Why yes, in addition to Gulp there’s also Grunt on this list. Gotta know what’s on the other side of the fence to be able to compare, right?


I’m placing a short but distinct separation here, because these are currently mostly “in reserve” kind of ideas.


6. Couchbase

Working a little with this at work as well. There’s a few things I’d be excited about to try at home, mostly features from version 3 and 4. Would need a “subject” though to make it interesting…

7. Study three-way-diff-tools

For some reason I never got my mind wrapped around these tools. And that’s frustrating. I should just spend a few hours trying to understand the details of these tools… I guess.

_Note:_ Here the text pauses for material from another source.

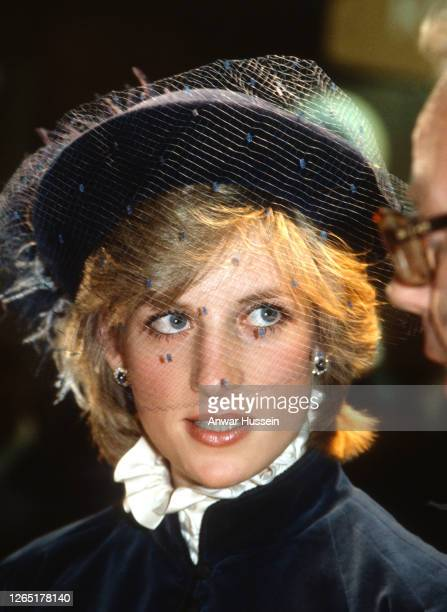 Diana, Princess of Wales, wearing a blue velvet suit with a mandarin collar designed by Caroline Charles and a veiled hat by John Boyd, visits the...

8. Raspberry / something IoTish

This one’s on the list because it nags me that I don’t see what all the rage with IoT is (or is it “was”?) about, and for that reason I feel like I have to “make Slackbot call a webhook that calls my webserver that calls my Raspberry which turns on a LED strip and autopilots a drone around in my room”. Or something.

9. Android app

I’m curious how the Android-dev-experience compares to my short experiments from around 2011. This would also allow me to revisit Java. But on a whole I feel I’d have to invest a lot of time or not do this one at all.

10. Closure Compiler

It’s on the list because I find the idea of it intrinsically interesting. It’s low on the list because I’m not sure if I work on things personally or professionally at the moment where this would be worth the investment.


Wow, that worked like a charm! Apologies for the stream-of-consciousness post, but now I do know what to do next! And I’m not even going back to adjust the (order of the) list accordingly, I’m just gonna leave you all hanging out there, guessing at what’s next…